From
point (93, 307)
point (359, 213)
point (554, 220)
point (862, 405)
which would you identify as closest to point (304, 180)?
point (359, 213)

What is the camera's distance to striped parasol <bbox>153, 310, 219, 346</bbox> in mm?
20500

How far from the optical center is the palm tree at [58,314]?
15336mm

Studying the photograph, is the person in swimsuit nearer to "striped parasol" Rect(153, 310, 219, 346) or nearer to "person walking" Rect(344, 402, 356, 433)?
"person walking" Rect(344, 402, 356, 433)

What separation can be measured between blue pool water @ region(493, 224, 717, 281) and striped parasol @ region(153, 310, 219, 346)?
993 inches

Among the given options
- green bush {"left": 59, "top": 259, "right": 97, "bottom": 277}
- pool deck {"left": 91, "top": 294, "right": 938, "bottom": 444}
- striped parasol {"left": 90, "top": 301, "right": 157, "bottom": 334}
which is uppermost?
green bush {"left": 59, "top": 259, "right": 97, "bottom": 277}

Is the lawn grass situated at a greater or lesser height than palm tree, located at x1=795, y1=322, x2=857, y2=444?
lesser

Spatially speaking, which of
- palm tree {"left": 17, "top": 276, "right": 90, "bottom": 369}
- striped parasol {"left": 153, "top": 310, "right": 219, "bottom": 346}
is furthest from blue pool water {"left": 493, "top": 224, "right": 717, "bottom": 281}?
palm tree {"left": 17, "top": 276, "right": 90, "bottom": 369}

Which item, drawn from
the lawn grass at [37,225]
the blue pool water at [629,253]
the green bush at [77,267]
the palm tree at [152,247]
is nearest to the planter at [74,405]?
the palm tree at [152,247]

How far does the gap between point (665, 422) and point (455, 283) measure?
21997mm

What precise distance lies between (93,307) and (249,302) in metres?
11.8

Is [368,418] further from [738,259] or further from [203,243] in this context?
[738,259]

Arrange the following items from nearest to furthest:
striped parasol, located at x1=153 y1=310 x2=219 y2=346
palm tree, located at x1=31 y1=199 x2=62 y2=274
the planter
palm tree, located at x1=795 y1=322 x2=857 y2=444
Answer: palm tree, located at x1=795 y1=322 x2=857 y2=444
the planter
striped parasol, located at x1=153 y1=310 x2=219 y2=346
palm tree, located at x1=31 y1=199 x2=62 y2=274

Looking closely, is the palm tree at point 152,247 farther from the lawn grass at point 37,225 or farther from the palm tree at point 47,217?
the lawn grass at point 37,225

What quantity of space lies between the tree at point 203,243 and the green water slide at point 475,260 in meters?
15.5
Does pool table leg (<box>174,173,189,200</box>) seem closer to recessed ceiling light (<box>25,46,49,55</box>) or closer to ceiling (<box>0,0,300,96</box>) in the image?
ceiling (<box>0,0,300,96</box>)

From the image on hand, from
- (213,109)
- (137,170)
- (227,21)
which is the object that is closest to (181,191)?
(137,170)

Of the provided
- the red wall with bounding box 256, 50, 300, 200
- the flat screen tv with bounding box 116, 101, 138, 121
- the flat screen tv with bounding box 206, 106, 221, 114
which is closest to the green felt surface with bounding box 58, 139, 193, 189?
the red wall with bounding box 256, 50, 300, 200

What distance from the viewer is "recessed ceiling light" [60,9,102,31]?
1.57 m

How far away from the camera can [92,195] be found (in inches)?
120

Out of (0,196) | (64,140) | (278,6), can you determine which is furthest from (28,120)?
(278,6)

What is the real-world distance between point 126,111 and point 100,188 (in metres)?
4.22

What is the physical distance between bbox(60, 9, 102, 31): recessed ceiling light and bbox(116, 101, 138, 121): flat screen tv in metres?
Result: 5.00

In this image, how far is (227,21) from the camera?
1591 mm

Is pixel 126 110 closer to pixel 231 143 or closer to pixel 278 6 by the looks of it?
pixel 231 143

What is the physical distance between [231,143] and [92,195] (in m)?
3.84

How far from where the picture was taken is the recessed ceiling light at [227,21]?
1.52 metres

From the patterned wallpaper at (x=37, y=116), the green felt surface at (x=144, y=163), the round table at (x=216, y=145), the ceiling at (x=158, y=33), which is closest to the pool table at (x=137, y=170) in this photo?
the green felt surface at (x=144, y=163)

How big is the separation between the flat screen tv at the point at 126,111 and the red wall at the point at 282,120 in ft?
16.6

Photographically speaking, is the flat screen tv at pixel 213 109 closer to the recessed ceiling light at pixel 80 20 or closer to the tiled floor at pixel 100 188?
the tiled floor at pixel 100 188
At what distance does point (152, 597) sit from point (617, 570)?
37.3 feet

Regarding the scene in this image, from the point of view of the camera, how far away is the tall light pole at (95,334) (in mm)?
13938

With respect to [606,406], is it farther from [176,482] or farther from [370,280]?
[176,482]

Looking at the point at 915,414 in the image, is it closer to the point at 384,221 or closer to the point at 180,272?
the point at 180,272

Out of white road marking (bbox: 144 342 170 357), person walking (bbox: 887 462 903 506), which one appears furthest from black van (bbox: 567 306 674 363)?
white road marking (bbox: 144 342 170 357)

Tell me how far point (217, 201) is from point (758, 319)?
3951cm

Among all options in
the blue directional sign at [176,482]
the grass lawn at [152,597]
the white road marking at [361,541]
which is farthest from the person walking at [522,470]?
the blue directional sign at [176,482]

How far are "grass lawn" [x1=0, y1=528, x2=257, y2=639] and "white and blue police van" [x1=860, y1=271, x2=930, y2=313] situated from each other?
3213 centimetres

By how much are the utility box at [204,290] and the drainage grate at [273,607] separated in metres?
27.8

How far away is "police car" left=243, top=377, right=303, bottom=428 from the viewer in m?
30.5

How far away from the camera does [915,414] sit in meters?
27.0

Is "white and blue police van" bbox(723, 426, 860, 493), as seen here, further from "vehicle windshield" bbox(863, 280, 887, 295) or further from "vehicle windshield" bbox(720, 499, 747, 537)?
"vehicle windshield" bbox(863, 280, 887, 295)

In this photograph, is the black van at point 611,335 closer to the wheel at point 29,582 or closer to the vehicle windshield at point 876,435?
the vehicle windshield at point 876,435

● **OBJETIVO**: Repite tal cual, de principio a fin, cada línea de los registros anteriores.

● **RESPUESTA COMPLETA**:
From
point (93, 307)
point (359, 213)
point (554, 220)
point (862, 405)
which would you identify as closest to point (304, 180)?
point (359, 213)

What is the camera's distance to striped parasol <bbox>153, 310, 219, 346</bbox> in mm?
20500

How far from the optical center is the palm tree at [58,314]?
15336mm

Studying the photograph, is the person in swimsuit nearer to "striped parasol" Rect(153, 310, 219, 346) or nearer to "person walking" Rect(344, 402, 356, 433)?
"person walking" Rect(344, 402, 356, 433)

What separation can be measured between blue pool water @ region(493, 224, 717, 281) and striped parasol @ region(153, 310, 219, 346)?
993 inches

Among the given options
- green bush {"left": 59, "top": 259, "right": 97, "bottom": 277}
- pool deck {"left": 91, "top": 294, "right": 938, "bottom": 444}
- striped parasol {"left": 90, "top": 301, "right": 157, "bottom": 334}
which is uppermost?
green bush {"left": 59, "top": 259, "right": 97, "bottom": 277}

Is the lawn grass situated at a greater or lesser height than palm tree, located at x1=795, y1=322, x2=857, y2=444?
lesser

Spatially speaking, which of
- palm tree {"left": 17, "top": 276, "right": 90, "bottom": 369}
- striped parasol {"left": 153, "top": 310, "right": 219, "bottom": 346}
is furthest from blue pool water {"left": 493, "top": 224, "right": 717, "bottom": 281}?
palm tree {"left": 17, "top": 276, "right": 90, "bottom": 369}

Which item, drawn from
the lawn grass at [37,225]
the blue pool water at [629,253]
the green bush at [77,267]
the palm tree at [152,247]
is nearest to the planter at [74,405]?
the palm tree at [152,247]

How far does the gap between point (665, 422) and point (455, 283) measure?
21997mm

What precise distance lies between (93,307) and (249,302) in metres?
11.8

Is [368,418] further from [738,259] or further from [203,243] in this context?
[738,259]

Arrange the following items from nearest to furthest:
striped parasol, located at x1=153 y1=310 x2=219 y2=346
palm tree, located at x1=31 y1=199 x2=62 y2=274
the planter
palm tree, located at x1=795 y1=322 x2=857 y2=444
Answer: palm tree, located at x1=795 y1=322 x2=857 y2=444
the planter
striped parasol, located at x1=153 y1=310 x2=219 y2=346
palm tree, located at x1=31 y1=199 x2=62 y2=274

Looking closely, is the palm tree at point 152,247 farther from the lawn grass at point 37,225 or farther from the palm tree at point 47,217?
the lawn grass at point 37,225

What quantity of space lies between the tree at point 203,243 and the green water slide at point 475,260 in meters?
15.5
Does pool table leg (<box>174,173,189,200</box>) seem closer to recessed ceiling light (<box>25,46,49,55</box>) or closer to ceiling (<box>0,0,300,96</box>) in the image?
ceiling (<box>0,0,300,96</box>)

From the image on hand, from
- (213,109)
- (137,170)
- (227,21)
which is the object that is closest to (181,191)?
(137,170)

Of the provided
- the red wall with bounding box 256, 50, 300, 200
- the flat screen tv with bounding box 116, 101, 138, 121
- the flat screen tv with bounding box 206, 106, 221, 114
which is closest to the green felt surface with bounding box 58, 139, 193, 189?
the red wall with bounding box 256, 50, 300, 200

What distance from the viewer is "recessed ceiling light" [60,9,102,31]?
1.57 m

How far away from the camera can [92,195] be found (in inches)?
120

Out of (0,196) | (64,140) | (278,6), can you determine which is furthest from (28,120)?
(278,6)

What is the real-world distance between point 126,111 and point 100,188 (in metres)?
4.22

What is the physical distance between bbox(60, 9, 102, 31): recessed ceiling light and bbox(116, 101, 138, 121): flat screen tv in metres?
Result: 5.00

In this image, how far is (227,21) from the camera?
1591 mm

Is pixel 126 110 closer to pixel 231 143 or closer to pixel 278 6 by the looks of it?
pixel 231 143

What is the physical distance between [231,143] and [92,195] (in m)?
3.84

How far from where the picture was taken is the recessed ceiling light at [227,21]?
1.52 metres

From the patterned wallpaper at (x=37, y=116), the green felt surface at (x=144, y=163), the round table at (x=216, y=145), the ceiling at (x=158, y=33), which is closest to the pool table at (x=137, y=170) in this photo?
the green felt surface at (x=144, y=163)

How big is the separation between the flat screen tv at the point at 126,111 and the red wall at the point at 282,120 in ft?
16.6

Photographically speaking, is the flat screen tv at pixel 213 109 closer to the recessed ceiling light at pixel 80 20 or closer to the tiled floor at pixel 100 188?
the tiled floor at pixel 100 188
At what distance does point (152, 597) sit from point (617, 570)?
37.3 feet

Regarding the scene in this image, from the point of view of the camera, how far away is the tall light pole at (95,334) (in mm)?
13938

With respect to [606,406], is it farther from [176,482] or farther from [370,280]?
[176,482]

Looking at the point at 915,414 in the image, is it closer to the point at 384,221 or closer to the point at 180,272?
the point at 180,272

Out of white road marking (bbox: 144 342 170 357), person walking (bbox: 887 462 903 506), which one appears furthest from black van (bbox: 567 306 674 363)?
white road marking (bbox: 144 342 170 357)

Tell me how far point (217, 201) is from point (758, 319)?
3951cm

Among all options in
the blue directional sign at [176,482]
the grass lawn at [152,597]
the white road marking at [361,541]
which is farthest from the person walking at [522,470]?
the blue directional sign at [176,482]

How far are "grass lawn" [x1=0, y1=528, x2=257, y2=639] and "white and blue police van" [x1=860, y1=271, x2=930, y2=313] situated from each other?
3213 centimetres

By how much are the utility box at [204,290] and the drainage grate at [273,607] separated in metres?
27.8

How far away is "police car" left=243, top=377, right=303, bottom=428 from the viewer in m?
30.5

How far away from the camera does [915,414] sit in meters?
27.0

Is "white and blue police van" bbox(723, 426, 860, 493), as seen here, further from "vehicle windshield" bbox(863, 280, 887, 295) or further from "vehicle windshield" bbox(720, 499, 747, 537)?
"vehicle windshield" bbox(863, 280, 887, 295)

In this photograph, is the black van at point 611,335 closer to the wheel at point 29,582 or closer to the vehicle windshield at point 876,435?
the vehicle windshield at point 876,435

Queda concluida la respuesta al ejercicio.